What are the dimensions of $\chi$,the magnetic susceptibility? Consider an $H$-atom. Guess an expression for $\chi$,up to a constant,by constructing a quantity of dimensions of $\chi$ out of parameters of the atom: $e, m, v, R$ and $\mu_0$. Here,$m$ is the electronic mass,$v$ is electronic velocity,$R$ is Bohr radius. Estimate the number so obtained and compare with the value of $|\chi| \approx 10^{-5}$ for many solid materials.

(A) Magnetic susceptibility $\chi$ is defined as the ratio of magnetization $M$ to magnetic field intensity $H$. Since both $M$ and $H$ have the same units $(A/m)$,$\chi$ is a dimensionless quantity,i.e.,$[M^0 L^0 T^0]$.
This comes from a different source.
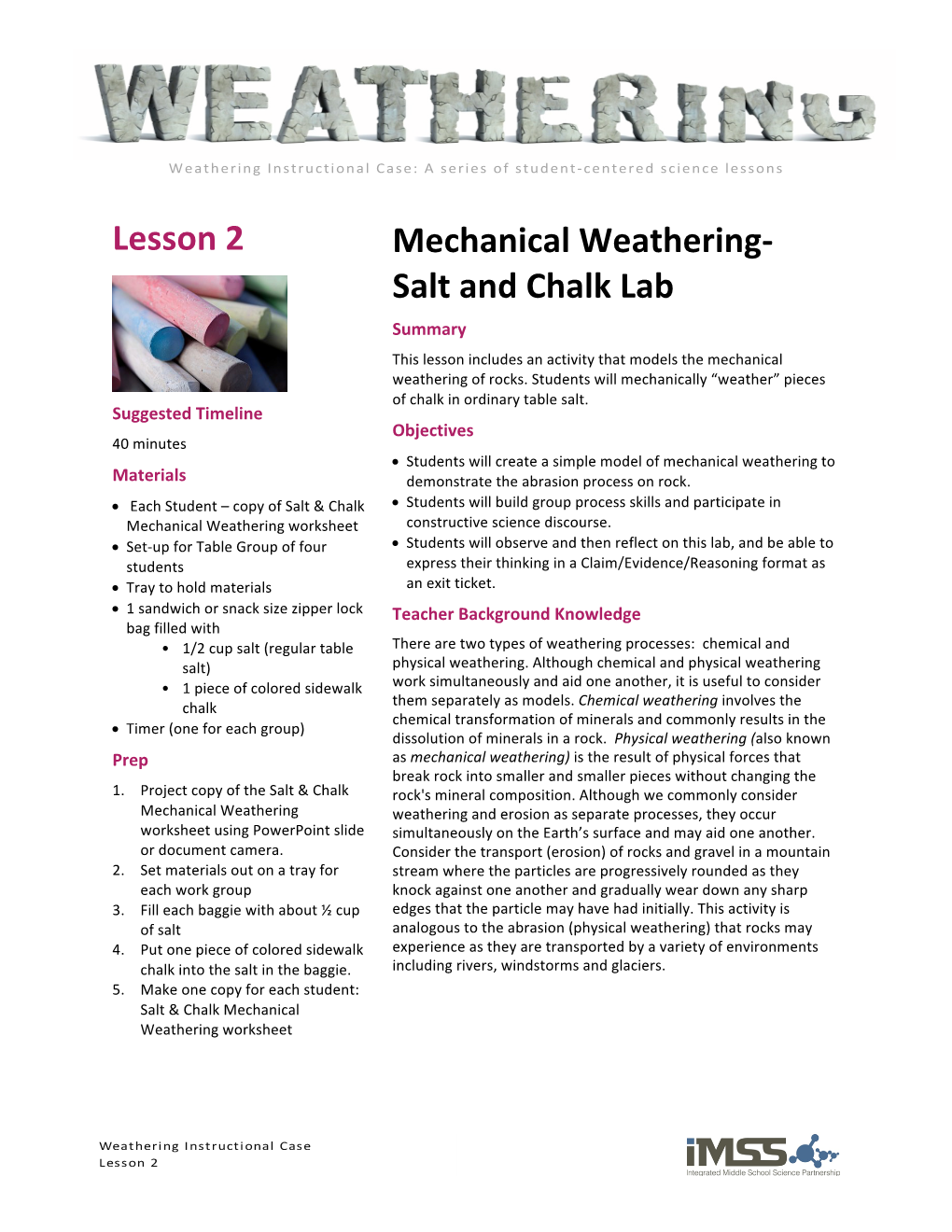 Lesson 2 Mechanical Weathering- Salt and Chalk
To construct an expression for $\chi$ using $e, m, v, R, \mu_0$,we note that $\mu_0$ has dimensions $[M L T^{-2} Q^{-2}]$ and $e^2$ has dimensions $[Q^2]$. Thus,$\mu_0 e^2$ has dimensions $[M L T^{-2}]$.
Let $\chi = \mu_0 e^2 m^a v^b R^c$.
Substituting dimensions: $[M^0 L^0 T^0] = [M L T^{-2}] [M]^a [L T^{-1}]^b [L]^c$.
Equating powers of $M, L, T$:
For $M$: $1 + a = 0 \implies a = -1$.
For $T$: $-2 - b = 0 \implies b = -2$.
For $L$: $1 + b + c = 0 \implies 1 - 2 + c = 0 \implies c = 1$.
Thus,$\chi \propto \frac{\mu_0 e^2 R}{m v^2}$.
Using Bohr's model,$v^2 = \frac{e^2}{4 \pi \epsilon_0 m R}$,so $\frac{e^2}{m R} \approx v^2$. Substituting this,$\chi \approx \mu_0 \epsilon_0 v^2 \approx \frac{v^2}{c^2}$.
Given $v \approx \alpha c$ (where $\alpha \approx 1/137$),$\chi \approx \alpha^2 \approx (1/137)^2 \approx 5 \times 10^{-5}$,which is consistent with the order of $10^{-5}$ for diamagnetic materials.